The millions of Americans who will travel later this month, hoping to get home for Christmas, will more likely to their cars and to the skies to get home than to the rails. “Planes, Trains and Automobiles” is a movie, not a meaningful evaluation of our nation’s transportation system for people.
In fact, more and more voices are calling for Amtrak’s closure — or at least its radical reform. The Daily Beast, the news organization that was once Newsweek magazine, is jumping on the bandwagon.
“Amtrak Is a Tax-Sucking Behemoth That Deserves to Die,” a new article says.
“Amtrak’s been running red ink since its founding in 1971, and tales of its financial imprudence are nothing new,” writer Jim Epstein explains. “But the 2008 law that authorizes it to operate is set to expire, so Congress is once again mulling what to do with this rolling money-gusher.”
Left-leaning groups such as the Brookings Institute acknowledge there are problems, but they say the law should be “tweaked” to improve service and efficiency.
“By glossing over facts, the Brookings report obscures the real story.
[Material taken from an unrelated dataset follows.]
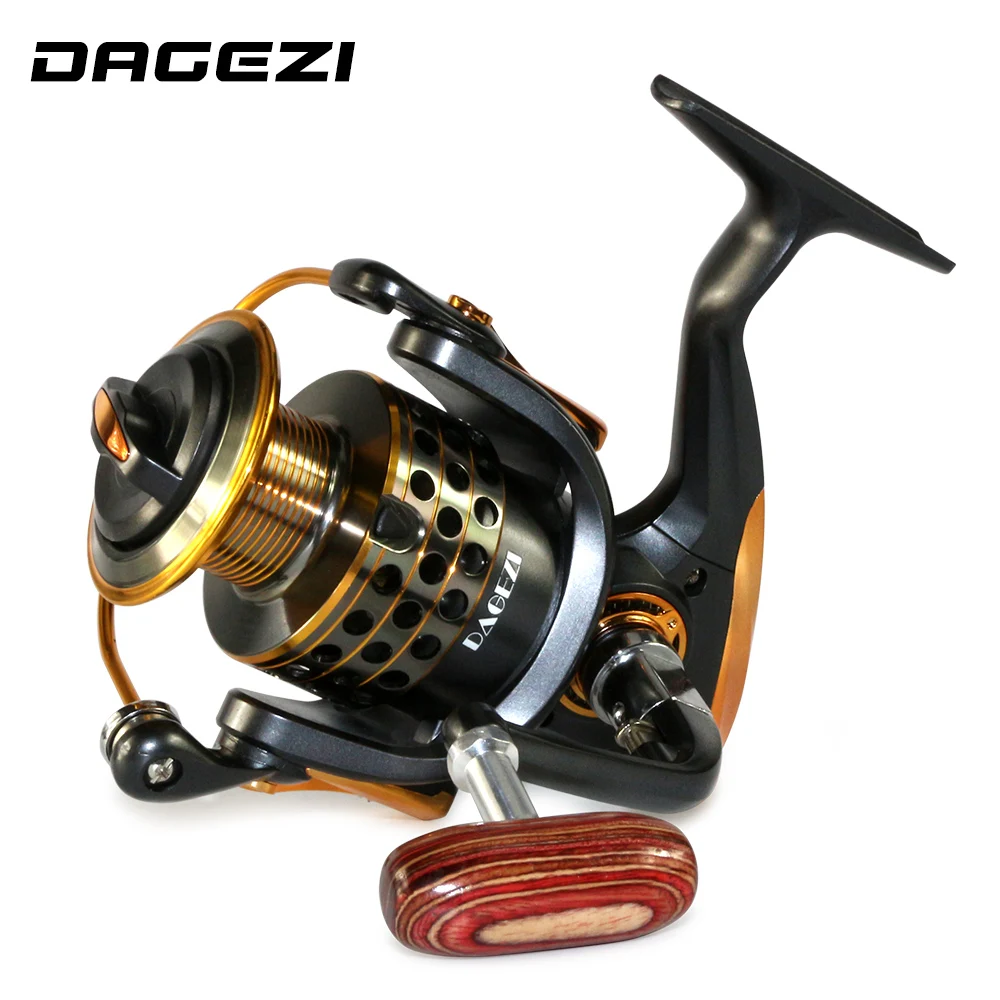 DAGEZI 13 + 1BB спиннинговая Рыболовная катушка полностью металлическая деревянная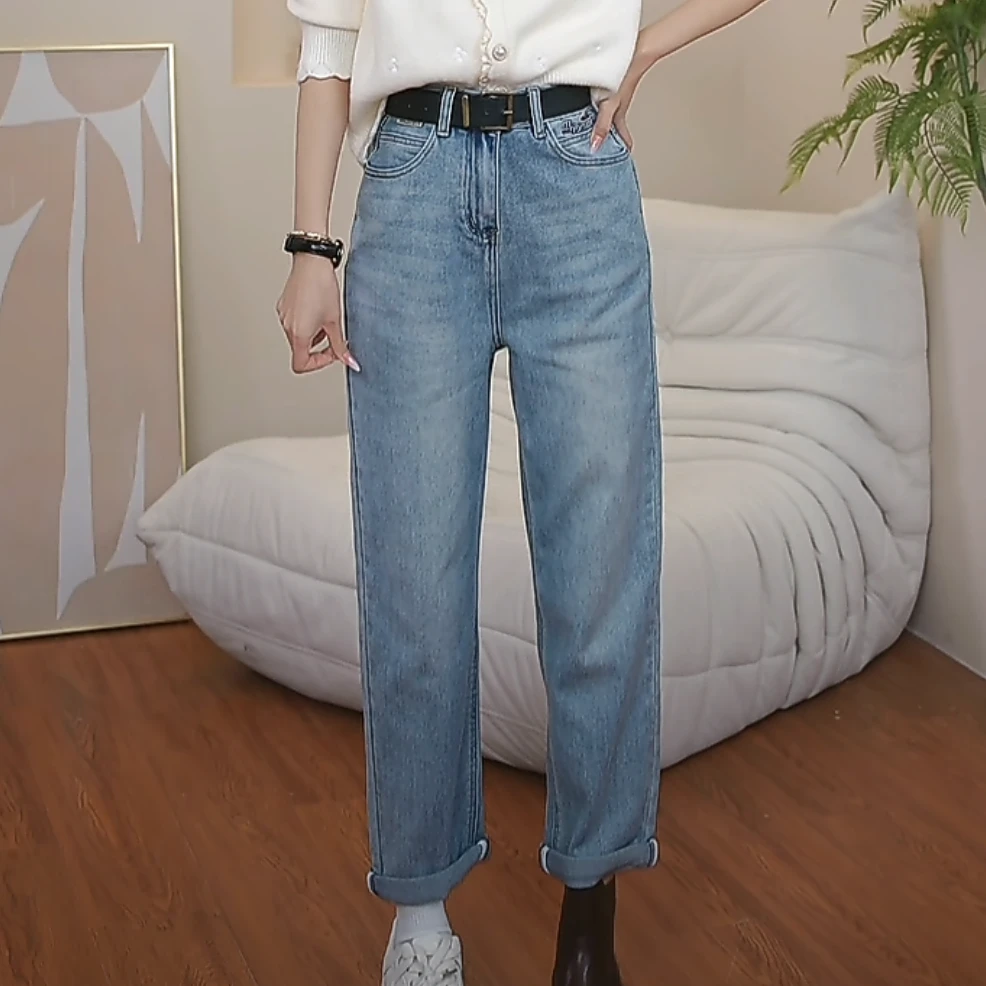 【b32】春季百搭水洗牛仔老爹裤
In the past five years, Amtrak has grown increasingly reliant on public subsidies at all levels of government,” Epstein says. “Between 2007 and 2011, it received a record $8.4 billion in federal funding — a 50 percent increase over the prior five-year period. States have now become major contributors to Amtrak’s bottom line, kicking in an additional $842 million over the same timeframe. Amtrak’s ridership gains in the past few years are a nearly undetectable blip when placed in the context of the larger U.S. transportation network.”
People simply don’t think of taking the train — mostly because it’s not very convenient, it’s not much cheaper, and it’s not even environmentally smart.
“The average American logs about 15,000 miles per year by car, 1,800 miles by plane, and only 20 miles on an Amtrak train of any sort. Amtrak accounts for about 0.36 percent of total intercity passenger travel in the U.S.,” Epstein says. “For the small number of people too scared to board an airplane and incapable of driving, the rapidly growing intercity bus industry offers a cheaper, unsubsidized and more environmentally friendly alternative.”
It’s not merely cost and convenience that have doomed Amtrak; it’s also culture. The passenger line can’t even make money on overpriced food, with a captive customer base.
“Last week, the inspector general revealed at a congressional hearing that Amtrak lost $609 million on its meal services over the past six years, citing all kinds of eye-popping details about giveaways to staff, spoiled food and service workers earning about four times the standard industry wage,” Epstein notes. “But the food service fiasco is just the tip of the iceberg. Amtrak has a chaotic management culture, routinely misappropriates funding, and is hamstrung by insane union work rules.”
Perhaps Amtrak can be salvaged, but Epstein doubts that.
A better course of action would be to dismantle the behemoth and let private carriers bid for the transportation routes that actually make sense (mostly in the Northeast).